▶ STATED GOAL: Leaving out the pictures, retype all the material exactly.

▶ SOURCE MATERIAL:

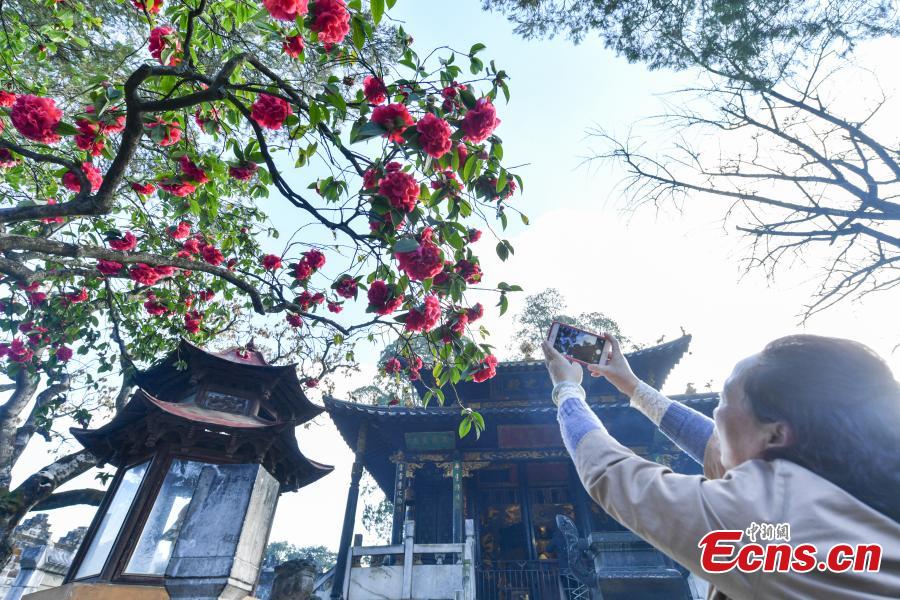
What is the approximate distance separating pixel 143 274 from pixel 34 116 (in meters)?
1.57

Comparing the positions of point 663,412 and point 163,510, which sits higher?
point 163,510

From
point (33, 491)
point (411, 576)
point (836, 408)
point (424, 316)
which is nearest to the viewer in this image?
point (836, 408)

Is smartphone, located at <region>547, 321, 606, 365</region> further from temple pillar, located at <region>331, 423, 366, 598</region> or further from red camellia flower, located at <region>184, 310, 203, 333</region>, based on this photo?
temple pillar, located at <region>331, 423, 366, 598</region>

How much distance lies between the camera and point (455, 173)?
2.59 m

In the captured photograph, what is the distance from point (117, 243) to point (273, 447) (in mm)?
2950

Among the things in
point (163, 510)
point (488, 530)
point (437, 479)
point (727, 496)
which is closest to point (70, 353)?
point (163, 510)

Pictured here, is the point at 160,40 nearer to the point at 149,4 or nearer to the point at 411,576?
the point at 149,4

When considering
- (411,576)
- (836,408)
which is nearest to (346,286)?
(836,408)

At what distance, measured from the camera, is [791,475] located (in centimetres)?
78

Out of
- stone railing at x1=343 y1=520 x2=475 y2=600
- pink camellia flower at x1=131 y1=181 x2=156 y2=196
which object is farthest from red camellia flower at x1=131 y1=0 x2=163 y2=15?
stone railing at x1=343 y1=520 x2=475 y2=600

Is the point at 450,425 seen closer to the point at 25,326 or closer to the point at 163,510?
the point at 163,510

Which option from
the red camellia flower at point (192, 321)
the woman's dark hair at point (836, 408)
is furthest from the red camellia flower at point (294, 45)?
the red camellia flower at point (192, 321)

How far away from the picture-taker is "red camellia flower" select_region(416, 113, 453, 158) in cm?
207

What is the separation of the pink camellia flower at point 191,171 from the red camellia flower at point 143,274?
119 centimetres
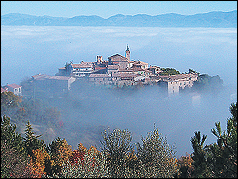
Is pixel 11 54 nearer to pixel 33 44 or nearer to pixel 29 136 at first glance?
pixel 33 44

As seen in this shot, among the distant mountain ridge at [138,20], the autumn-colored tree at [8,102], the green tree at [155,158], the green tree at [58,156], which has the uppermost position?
the distant mountain ridge at [138,20]

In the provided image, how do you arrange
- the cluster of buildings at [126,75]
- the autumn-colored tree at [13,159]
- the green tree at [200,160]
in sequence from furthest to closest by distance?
the cluster of buildings at [126,75], the autumn-colored tree at [13,159], the green tree at [200,160]

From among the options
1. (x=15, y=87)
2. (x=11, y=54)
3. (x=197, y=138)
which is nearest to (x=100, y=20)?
(x=11, y=54)

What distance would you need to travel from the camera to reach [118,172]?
9.82 meters

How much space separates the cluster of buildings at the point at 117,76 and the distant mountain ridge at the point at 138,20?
45244 mm

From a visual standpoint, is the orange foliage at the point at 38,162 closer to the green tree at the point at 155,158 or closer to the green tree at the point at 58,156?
the green tree at the point at 58,156

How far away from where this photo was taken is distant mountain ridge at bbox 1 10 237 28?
3056 inches

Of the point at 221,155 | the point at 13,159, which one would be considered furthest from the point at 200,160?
the point at 13,159

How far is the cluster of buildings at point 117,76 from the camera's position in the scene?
31.4m

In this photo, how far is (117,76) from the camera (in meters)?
31.7

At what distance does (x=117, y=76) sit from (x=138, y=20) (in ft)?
166

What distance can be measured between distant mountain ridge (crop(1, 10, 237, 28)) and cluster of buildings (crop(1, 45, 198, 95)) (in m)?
45.2

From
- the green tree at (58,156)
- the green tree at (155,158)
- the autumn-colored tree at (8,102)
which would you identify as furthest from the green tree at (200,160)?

▶ ANSWER FOR THIS EXERCISE:
What is the approximate distance separating pixel 143 274 from pixel 34 116 (in meters)?
1.57

Comparing the positions of point 663,412 and point 163,510, which sits higher?
point 163,510

From
point (33, 491)
point (411, 576)
point (836, 408)
point (424, 316)
which is nearest to the viewer in this image?
point (836, 408)

Is smartphone, located at <region>547, 321, 606, 365</region> further from temple pillar, located at <region>331, 423, 366, 598</region> or further from red camellia flower, located at <region>184, 310, 203, 333</region>, based on this photo?
temple pillar, located at <region>331, 423, 366, 598</region>

How much distance lies between the camera and point (455, 173)?
2.59 m

In the captured photograph, what is the distance from point (117, 243) to point (273, 447) (in mm)?
2950

Among the things in
point (163, 510)
point (488, 530)
point (437, 479)
point (727, 496)
which is closest to point (70, 353)?
point (163, 510)

Pictured here, is the point at 160,40 nearer to the point at 149,4 or nearer to the point at 411,576?
the point at 149,4

When considering
- (411,576)
- (836,408)
which is nearest to (346,286)?
(836,408)

At what distance, measured from the camera, is [791,475] located (in centimetres)?
78

Out of
- stone railing at x1=343 y1=520 x2=475 y2=600
- pink camellia flower at x1=131 y1=181 x2=156 y2=196
which object is farthest from red camellia flower at x1=131 y1=0 x2=163 y2=15?
stone railing at x1=343 y1=520 x2=475 y2=600

Is the point at 450,425 seen closer to the point at 25,326 or closer to the point at 163,510?
the point at 163,510

Which option from
the red camellia flower at point (192, 321)
the woman's dark hair at point (836, 408)
is furthest from the red camellia flower at point (294, 45)?
the red camellia flower at point (192, 321)

How far away from the picture-taker is "red camellia flower" select_region(416, 113, 453, 158) in cm?
207

What is the separation of the pink camellia flower at point 191,171 from the red camellia flower at point 143,274?
119 centimetres
Is pixel 11 54 nearer to pixel 33 44 or nearer to pixel 29 136 at first glance?
pixel 33 44

As seen in this shot, among the distant mountain ridge at [138,20], the autumn-colored tree at [8,102], the green tree at [155,158], the green tree at [58,156], which has the uppermost position?
the distant mountain ridge at [138,20]

In the provided image, how do you arrange
- the cluster of buildings at [126,75]
- the autumn-colored tree at [13,159]
- the green tree at [200,160]
in sequence from furthest to closest by distance?
the cluster of buildings at [126,75], the autumn-colored tree at [13,159], the green tree at [200,160]

From among the options
1. (x=15, y=87)
2. (x=11, y=54)
3. (x=197, y=138)
which is nearest to (x=100, y=20)?
(x=11, y=54)

What distance would you need to travel from the camera to reach [118,172]?
9.82 meters

How much space separates the cluster of buildings at the point at 117,76 and the distant mountain ridge at the point at 138,20?
45244 mm

From a visual standpoint, is the orange foliage at the point at 38,162 closer to the green tree at the point at 155,158 or closer to the green tree at the point at 58,156?
the green tree at the point at 58,156

How far away from where this photo was taken is distant mountain ridge at bbox 1 10 237 28?
3056 inches

Of the point at 221,155 | the point at 13,159, which one would be considered furthest from the point at 200,160?
the point at 13,159

How far is the cluster of buildings at point 117,76 from the camera's position in the scene?
31.4m

In this photo, how far is (117,76) from the camera (in meters)?
31.7

At what distance does (x=117, y=76) sit from (x=138, y=20) (in ft)?
166

What distance can be measured between distant mountain ridge (crop(1, 10, 237, 28)) and cluster of buildings (crop(1, 45, 198, 95)) (in m)?
45.2

From
- the green tree at (58,156)
- the green tree at (155,158)
- the autumn-colored tree at (8,102)
which would you identify as furthest from the green tree at (200,160)?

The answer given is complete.